La puesta de sol es brutal.
Duermo directamente sobre la esterilla ya que tengo que ceder mi super colchón hinchable, con lo que ya tengo garantizado el dolor de espalda, duermo fatal, mas bien no duermo, así que voy mirando la hora constantemente, el tiempo no pasa, la una, las dos, las tres...a las 5:30 decido ponerme en pie, desayuno algo y me dirijo hacia el pico Anayet cuando ya son las 5:50 de la mañana.
Le voy cogiendo el gusto a caminar con el frontal, voy en pantalón corto y con un forro polar, tengo algo de frío al inicio pero en cuanto empiezo a subir desnivel se me pasa, como es lógico.
Las primeras luces.
Llego a la cadena, no sabía lo que me iba a encontrar, pero es un paso muy sencillo si la piedra no está mojada, incluso creo que no sería necesaria la cadena en seco, pero no siempre vas a encontrar la piedra seca, es una zona muy expuesta y hay mucha gente que sube este pico.
Después de la cadena se asciende por un paso estrecho pero sin complicaciones, al llegar arriba recojo mi recompensa, me quedo aquí un buen rato hasta contemplar la salida del sol.
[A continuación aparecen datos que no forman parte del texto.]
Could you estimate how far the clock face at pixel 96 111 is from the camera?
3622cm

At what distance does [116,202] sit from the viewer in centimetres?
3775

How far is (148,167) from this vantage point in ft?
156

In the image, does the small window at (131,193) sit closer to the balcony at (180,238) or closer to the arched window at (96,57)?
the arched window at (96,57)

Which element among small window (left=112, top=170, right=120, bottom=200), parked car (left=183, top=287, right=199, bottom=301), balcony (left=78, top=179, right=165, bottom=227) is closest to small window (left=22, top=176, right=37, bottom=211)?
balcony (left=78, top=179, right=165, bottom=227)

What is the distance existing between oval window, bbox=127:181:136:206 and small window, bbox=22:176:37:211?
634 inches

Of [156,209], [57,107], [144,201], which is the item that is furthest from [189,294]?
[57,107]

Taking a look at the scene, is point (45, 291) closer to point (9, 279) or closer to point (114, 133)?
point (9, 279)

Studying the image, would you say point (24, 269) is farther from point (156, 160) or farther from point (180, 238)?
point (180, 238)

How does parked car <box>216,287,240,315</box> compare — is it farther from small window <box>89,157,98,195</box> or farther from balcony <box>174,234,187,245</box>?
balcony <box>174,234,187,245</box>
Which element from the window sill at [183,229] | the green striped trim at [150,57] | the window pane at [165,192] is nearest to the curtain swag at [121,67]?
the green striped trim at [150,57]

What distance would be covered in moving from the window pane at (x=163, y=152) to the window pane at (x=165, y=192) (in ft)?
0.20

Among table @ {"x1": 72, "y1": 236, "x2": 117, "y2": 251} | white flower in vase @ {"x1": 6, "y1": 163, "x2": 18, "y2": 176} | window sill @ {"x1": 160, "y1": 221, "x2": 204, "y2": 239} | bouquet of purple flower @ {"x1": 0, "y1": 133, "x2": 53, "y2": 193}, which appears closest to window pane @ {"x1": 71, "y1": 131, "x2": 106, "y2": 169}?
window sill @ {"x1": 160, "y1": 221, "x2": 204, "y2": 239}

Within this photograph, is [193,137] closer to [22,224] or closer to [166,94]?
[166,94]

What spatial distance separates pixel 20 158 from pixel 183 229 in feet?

No me canso de fotografiar el Midi d´Ossau. El Anayet con sus 2574 metros ofrece una panorámica excepcional.
Los walkie-talkies funcionan a la perfección, me comunico con los de abajo y les pido que enciendan la luz frontal, que se puede apreciar en la fotografía junto al lago, voy a esperar a que inicien la marcha hacia el vértice de Anayet y los acompañaré hasta esta otra cima, que nada tiene que envidiar al Anayet, aunque este es mas divertido de subir.
Vaya pesados todavía no han empezado a subir, están desayunando...el sol empieza a salir. Me da tiempo hasta a revisar los Whatsapp. Creo que hoy he superado mi récord de permanencia en una cima.
No tiene precio.
Bajando de Anayet hasta el collado.
Ni aquí te libras de la lacra de los kleenex y las toallitas húmedas, para cuándo las pruebas de ADN para meter multazos épicos? ( claro que haría falta tener un registro de toda la población del ADN).
Los tonos rojizos le dan un contraste precioso al paisaje.
Ya casi llego al collado.
Aquí me reencuentro con mi perrita y con los rezagados, con su ritmo caribeño sin estresarse.
Pico Anayet y Midi d´Ossau.
Le gusta estar en todos los saraos.
Forever wild.
Vaya paredes, ayer vimos a gente joven que bajaba por el sendero con las cuerdas de escalada, me dijeron que el grado máximo que hiceron era un 6a...creo que podría atreverme.
Al llegar abajo no puedo dejar de hacer esta foto.
Iniciamos el descenso hacia la estación de Formigal.
Ya nos queda poco para llegar.
Por el camino encontramos esta curiosa araña, ya buscaré que especie de araña es.
Y colorín colorado, otra aventura ha terminado, como es la norma en este blog, no voy a abundar en descripciones de como llegar, tracks de ruta...hay muchos blogs que tratan extensamente sobre esto y hay tracks de sobra en la página de Wikiloc. Simplemente decir que es una excursión muy recomendable aunque en épocas del año como en verano, bastante masificada. Por último y aunque me haga pesado, por favor recoger siempre vuestros resíduos, los kleenex...dejad únicamente vuestras huellas.